You turn off your laptop, a Lenovo Thinkpad. You flip it over. You retrieve a small screwdriver from your desk drawer and turn it 8 times on each screw of the backplate, for 8 total screws, for a total of 64 turns. You place each screw in a small orange and black glazed clay bowl that your eldest daughter threw for you in her high 3d art class. You set the screwdriver directly to the right of your mousepad. You remove the backplate and set it to the left side of your workstation. You grab a small multi-tool and unscrew the smaller screws of the hard drive. Eight turns, for two screws, for a total of 16 turns. You place those screws in a smaller, heavier, red and blue glazed clay bowl thrown by your youngest son in his middle school 3d art class. You remove the hard drive and place it in your right pajama pocket. You retrieve another hard drive from your second lowest desk drawer and replace it in the chassis. You remove one of the two screws from the small red and blue glazed clay bowl thrown by your son in his middle school 3d art class, and secure the drive, 8 turns total. You repeat the gesture, securing the hard drive. You replace the backplate, and remove a screw from the small orange and black clay bowl thrown by your daughter in her high school 3d art class and secure the backplate, 8 turns total. You do this another seven times.

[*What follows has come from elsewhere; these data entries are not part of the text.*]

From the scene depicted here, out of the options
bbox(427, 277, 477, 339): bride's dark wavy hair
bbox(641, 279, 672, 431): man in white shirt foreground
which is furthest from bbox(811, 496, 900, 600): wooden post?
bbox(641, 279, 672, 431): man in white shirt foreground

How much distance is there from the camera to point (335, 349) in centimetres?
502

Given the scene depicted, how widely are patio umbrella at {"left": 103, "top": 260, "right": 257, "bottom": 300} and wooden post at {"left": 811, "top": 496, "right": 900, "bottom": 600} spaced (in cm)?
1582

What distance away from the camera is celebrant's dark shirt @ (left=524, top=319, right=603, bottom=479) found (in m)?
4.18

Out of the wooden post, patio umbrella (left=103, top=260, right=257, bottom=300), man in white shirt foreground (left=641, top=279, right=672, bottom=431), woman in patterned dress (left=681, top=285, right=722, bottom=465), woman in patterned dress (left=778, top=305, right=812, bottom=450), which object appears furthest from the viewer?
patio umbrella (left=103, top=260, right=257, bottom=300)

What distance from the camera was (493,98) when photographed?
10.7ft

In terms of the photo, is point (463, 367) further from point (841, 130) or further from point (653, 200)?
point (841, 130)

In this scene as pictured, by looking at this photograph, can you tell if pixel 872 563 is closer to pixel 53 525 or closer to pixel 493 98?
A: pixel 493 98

You stand up and exit the office, walk down the hallway, to the left, to your kitchen, to the right, and remove the hard drive from your pocket and place it in your kitchen sink and turn it on for 10 seconds, wetting thoroughly. You remove the hard drive from the sink and walk across the kitchen to your microwave, open it, and then you place the hard drive on the spinning glass plate. You press the button that says “30 Seconds”. Over that 30 seconds the hard drive emits occasional, mild glows, as plasmic membranes ebb and flow across its surface without sparking. You do not witness this, because during this 30 seconds you pull out your phone, log onto your cloud drive and select all folders labeled “Long Project – Initial Outlining and Research – DDMMMYYYY”, “Long Project – In Progress – DDMMMYYYY” as well as “Long Project – Ready for Submission – DDMMMYYYY” and erase them. You then unsubscribe from this cloud storage service, and you cancel the email account associated with it. You create a new email under the same domain, and sign up for the same cloud service using this new email.

Every morning, for the next 5 years, you will wake up, and you will cook breakfast (usually “pour cereal”) and eat. Then you and your wife give each other a goodbye kiss before you both drive off to work: you with your son since his middle school is on the way to your office, and your wife will drive alone because your daughter will be off at college, and then will be a young professional, you hope. When your daughter is a young professional, your wife will be driving your son since he will be going to the same high school your daughter previously went to, which is on the way to her office. You will work from 9AM until 5:30PM, and arrive home at around 5 or 6PM, then cook dinner or order take-out, occasionally have dinner with your daughter, sometimes spend time with your son watching him play PS5, or you’ll play basketball with him, sometimes you will spend time with your wife, and then you walk downstairs into your office where you sit and spend the next 60 minutes staring at your laptop screen as if you are performing surgery, working on your 4th novel.